### Task details
Only one stretch of the data below is wanted: the lines from the one with "Vista 3 de Sudadera" through the one with "Sexy Floor length", repeated exactly.

[Collected data entries]
"""

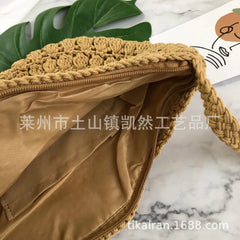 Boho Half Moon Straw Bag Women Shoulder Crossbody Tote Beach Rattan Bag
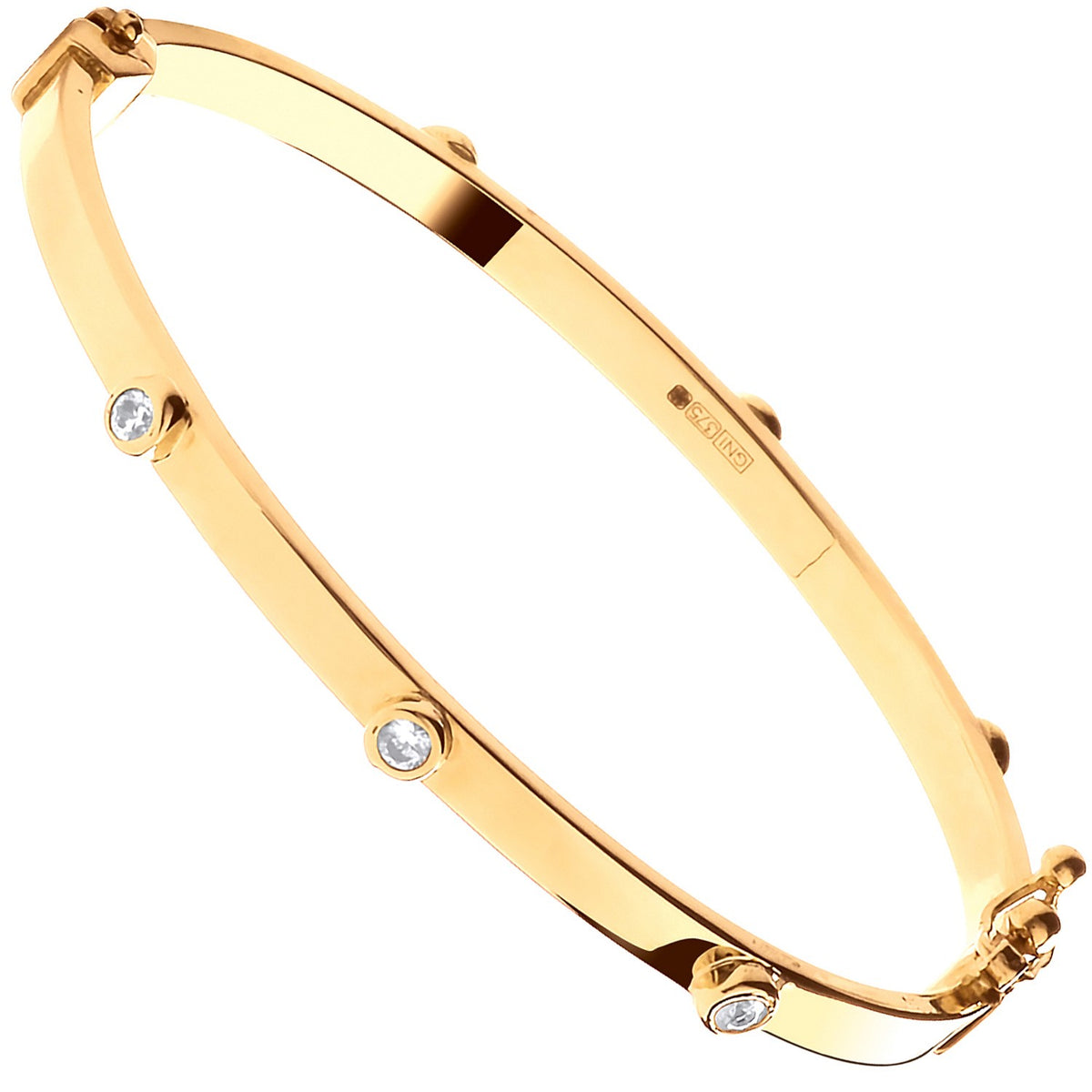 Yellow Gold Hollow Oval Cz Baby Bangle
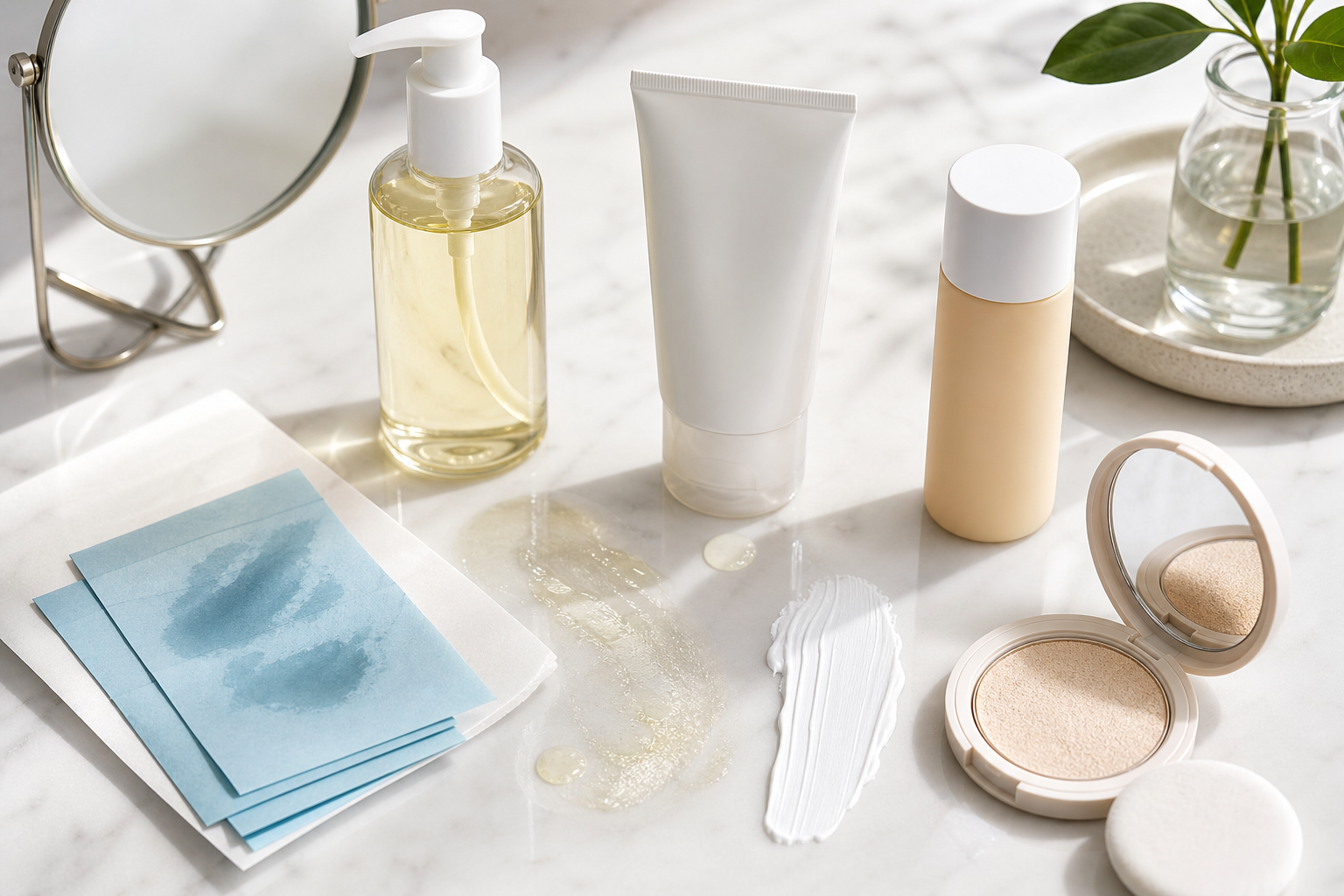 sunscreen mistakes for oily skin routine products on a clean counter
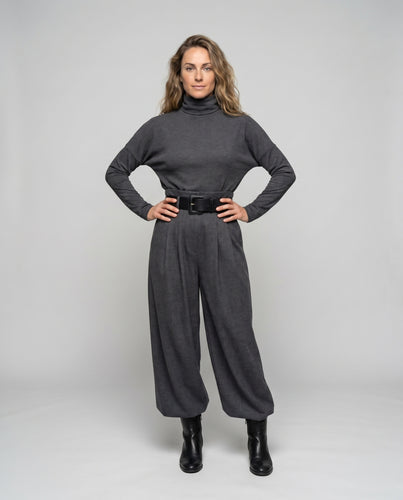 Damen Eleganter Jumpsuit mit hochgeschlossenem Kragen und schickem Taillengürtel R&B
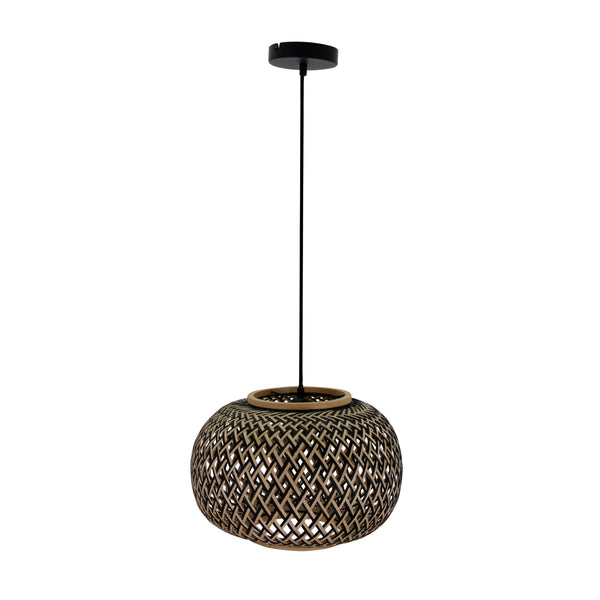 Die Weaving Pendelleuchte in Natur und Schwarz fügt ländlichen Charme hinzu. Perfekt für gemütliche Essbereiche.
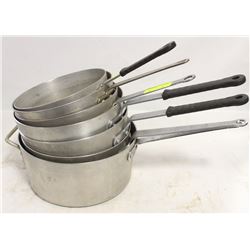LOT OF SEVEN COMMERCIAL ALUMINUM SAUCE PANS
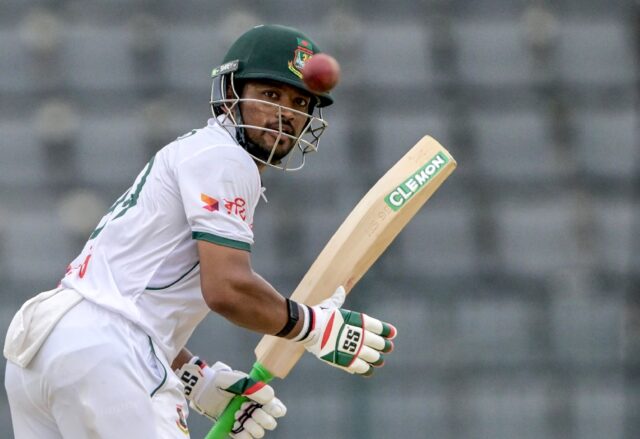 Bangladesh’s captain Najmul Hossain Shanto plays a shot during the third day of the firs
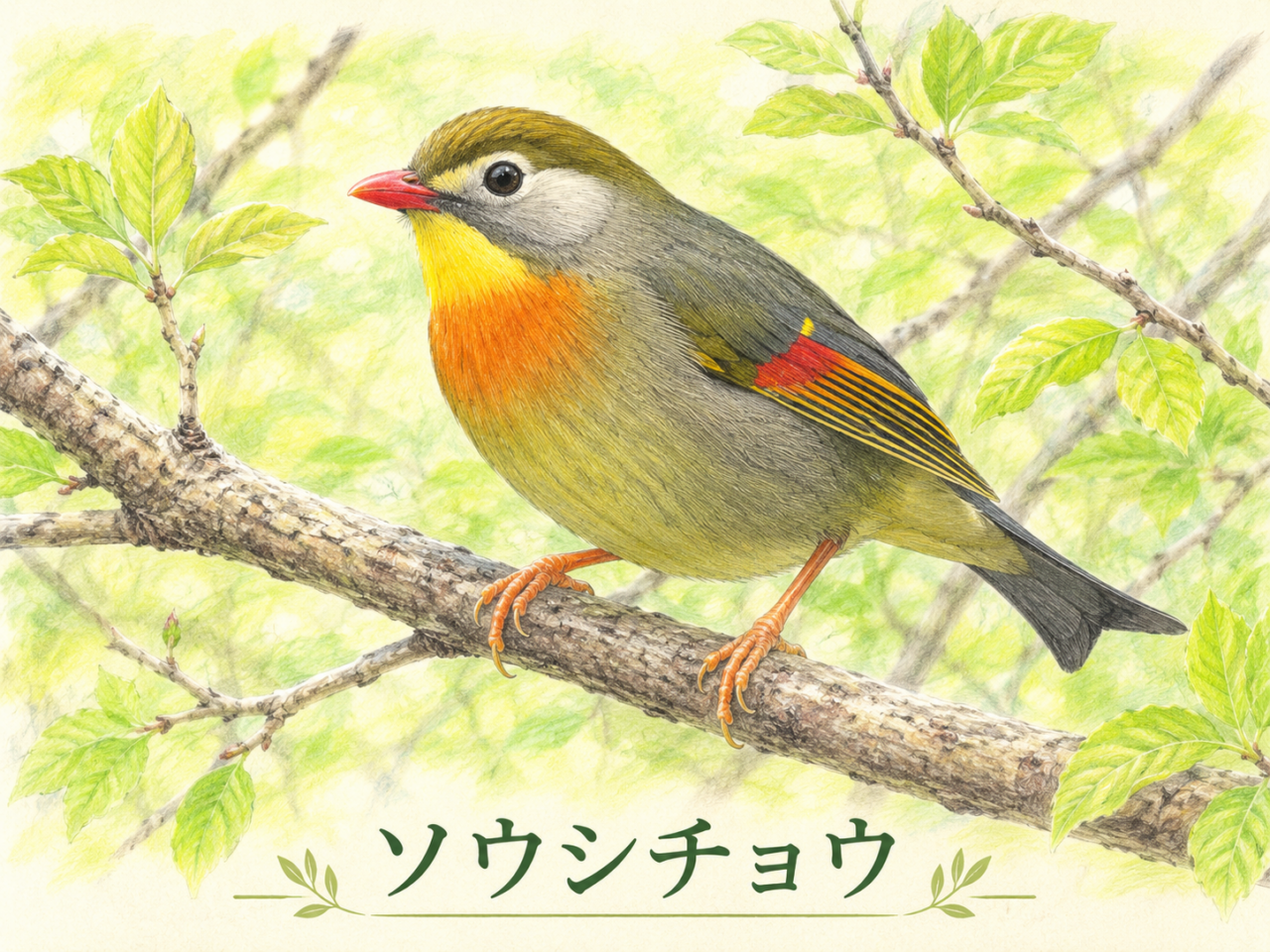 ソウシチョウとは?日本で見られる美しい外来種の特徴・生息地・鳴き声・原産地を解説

"""
"""

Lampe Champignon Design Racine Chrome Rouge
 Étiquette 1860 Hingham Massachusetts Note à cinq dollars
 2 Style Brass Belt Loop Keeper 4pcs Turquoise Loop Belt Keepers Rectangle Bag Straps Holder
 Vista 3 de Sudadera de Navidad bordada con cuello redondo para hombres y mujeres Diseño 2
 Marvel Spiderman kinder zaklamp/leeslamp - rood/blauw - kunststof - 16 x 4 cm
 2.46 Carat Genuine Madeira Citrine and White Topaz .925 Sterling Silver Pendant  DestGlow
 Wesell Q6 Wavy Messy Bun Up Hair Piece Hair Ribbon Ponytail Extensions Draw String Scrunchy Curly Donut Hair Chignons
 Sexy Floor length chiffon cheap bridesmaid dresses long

"""

### Answer to this exercise
 Vista 3 de Sudadera de Navidad bordada con cuello redondo para hombres y mujeres Diseño 2
 Marvel Spiderman kinder zaklamp/leeslamp - rood/blauw - kunststof - 16 x 4 cm
 2.46 Carat Genuine Madeira Citrine and White Topaz .925 Sterling Silver Pendant  DestGlow
 Wesell Q6 Wavy Messy Bun Up Hair Piece Hair Ribbon Ponytail Extensions Draw String Scrunchy Curly Donut Hair Chignons
 Sexy Floor length chiffon cheap bridesmaid dresses long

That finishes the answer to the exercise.